Reproduce the data verbatim from the line containing "Spatially, is the" down to the end of the data, including both that first line and the last one.

====== DATA SECTION ======

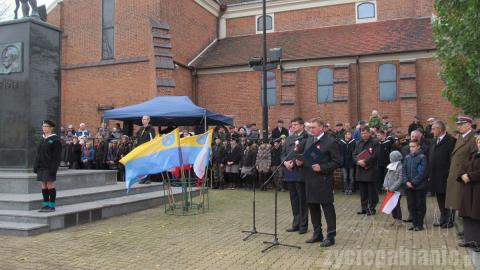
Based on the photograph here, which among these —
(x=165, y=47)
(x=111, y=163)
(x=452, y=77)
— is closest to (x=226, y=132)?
(x=111, y=163)

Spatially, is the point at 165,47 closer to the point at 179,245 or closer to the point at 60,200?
the point at 60,200

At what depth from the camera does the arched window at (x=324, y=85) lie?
24617 mm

======

ANSWER FOR THE TASK >>
Spatially, is the point at 165,47 closer to the point at 179,245 or closer to the point at 60,200?
the point at 60,200

At what depth from the camera does the arched window at (x=324, y=85) lie?
24617 mm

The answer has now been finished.